In today's criminal justice system racial disparity is one of many problematic issues that need to be addressed. Many people want to believe or pretend that this problem does not exist, and they would rather do nothing to reduce it. Moreover, the problem is significant, and it can be proven. Many researches have been done over the years to prove that the problem of racial disparity in sentencing exists and that it can be reduced by taking proper steps.
According to Bruce (2001) "racial disparity in the criminal justice system exists when the proportion of a racial or ethnic group within the control of the system is greater than the proportion of such groups in the general population" (p. 1). Simply, racial disparity is a result of dissimilar treatment of similarly situated individuals where the only difference between them is a race.
Racial disparity is a known occurrence in sentencing. As Kansal (2005) stated "racial discrimination in sentencing today is often a more surreptitious process, manifesting itself in connection with other factors and producing racially discriminatory outcomes in certain situations" (p. 1). Many reasons of racial disparity in sentencing have been discussed over the years, and will continue to be discussed until the issue is resolved. The causes of racial disparity in sentencing are varied.
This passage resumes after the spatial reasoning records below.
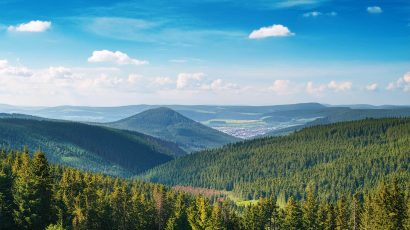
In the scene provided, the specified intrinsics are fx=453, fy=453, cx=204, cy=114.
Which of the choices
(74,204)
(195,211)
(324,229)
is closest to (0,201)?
(74,204)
These causes include jury selection, racism by jurors, prosecutorial discretion, and ineffective defense attorney representation.
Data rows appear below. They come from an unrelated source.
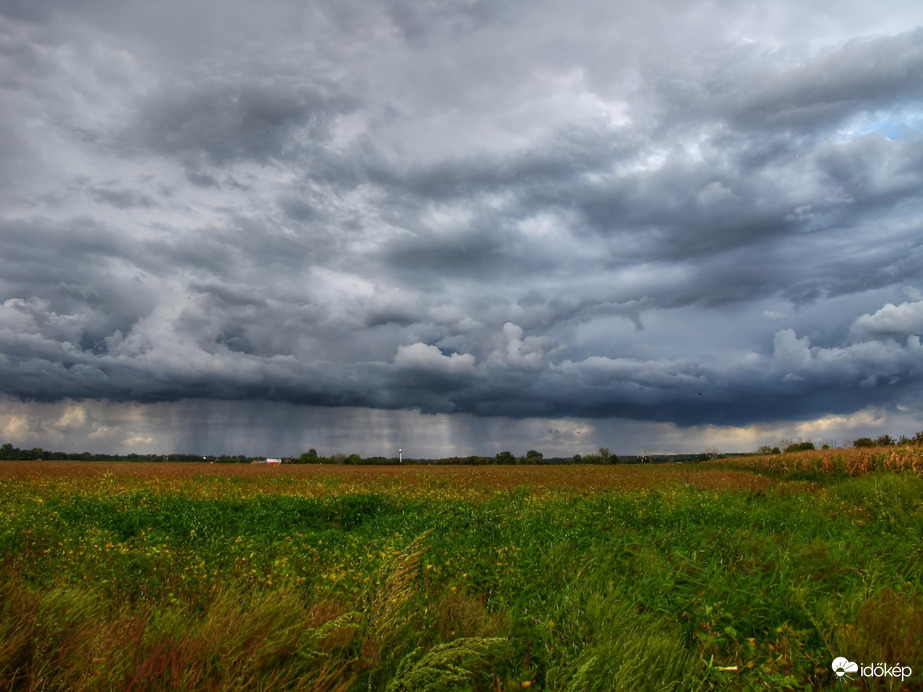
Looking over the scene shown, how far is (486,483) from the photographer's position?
90.6 ft

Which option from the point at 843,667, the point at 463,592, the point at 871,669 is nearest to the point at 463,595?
the point at 463,592

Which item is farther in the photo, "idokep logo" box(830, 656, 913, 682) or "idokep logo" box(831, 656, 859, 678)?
"idokep logo" box(831, 656, 859, 678)

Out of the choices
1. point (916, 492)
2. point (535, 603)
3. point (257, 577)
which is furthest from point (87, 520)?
point (916, 492)

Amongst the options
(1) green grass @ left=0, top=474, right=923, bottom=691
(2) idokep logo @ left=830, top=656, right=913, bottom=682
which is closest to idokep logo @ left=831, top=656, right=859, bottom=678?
(2) idokep logo @ left=830, top=656, right=913, bottom=682

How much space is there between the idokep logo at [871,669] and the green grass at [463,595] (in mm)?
86

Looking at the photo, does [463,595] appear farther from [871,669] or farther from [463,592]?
[871,669]

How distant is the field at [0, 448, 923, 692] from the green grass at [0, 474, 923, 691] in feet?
0.12

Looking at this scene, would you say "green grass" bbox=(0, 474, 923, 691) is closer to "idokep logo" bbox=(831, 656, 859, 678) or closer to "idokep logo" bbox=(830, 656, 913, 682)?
"idokep logo" bbox=(830, 656, 913, 682)

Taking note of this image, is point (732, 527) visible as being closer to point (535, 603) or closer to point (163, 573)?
point (535, 603)

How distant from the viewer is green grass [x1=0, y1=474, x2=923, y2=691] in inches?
181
The first reason for racial disparity in sentencing is caused by jury selection. During jury selection process potential jurors need to answer variety of questions. The answers to these questions are the deciding factor whether person will be excluded from the jury or not. The questioning is based on Witherspoon method. According to this method, those who would never be willing to impose death penalty or those who would always vote for death penalty after capital conviction will be automatically excluded from the jury. According to Tabak (1999) "questioning, conducted before the guilt or innocence phase of the trial, disproportionately leads to exclusion of African Americans, because a higher percentage of African Americans oppose the death penalty compared to the general public" (p. 6). As a result of African Americans elimination from the jury, the jury in cases that involve African American defendants is composed of mostly white jurors.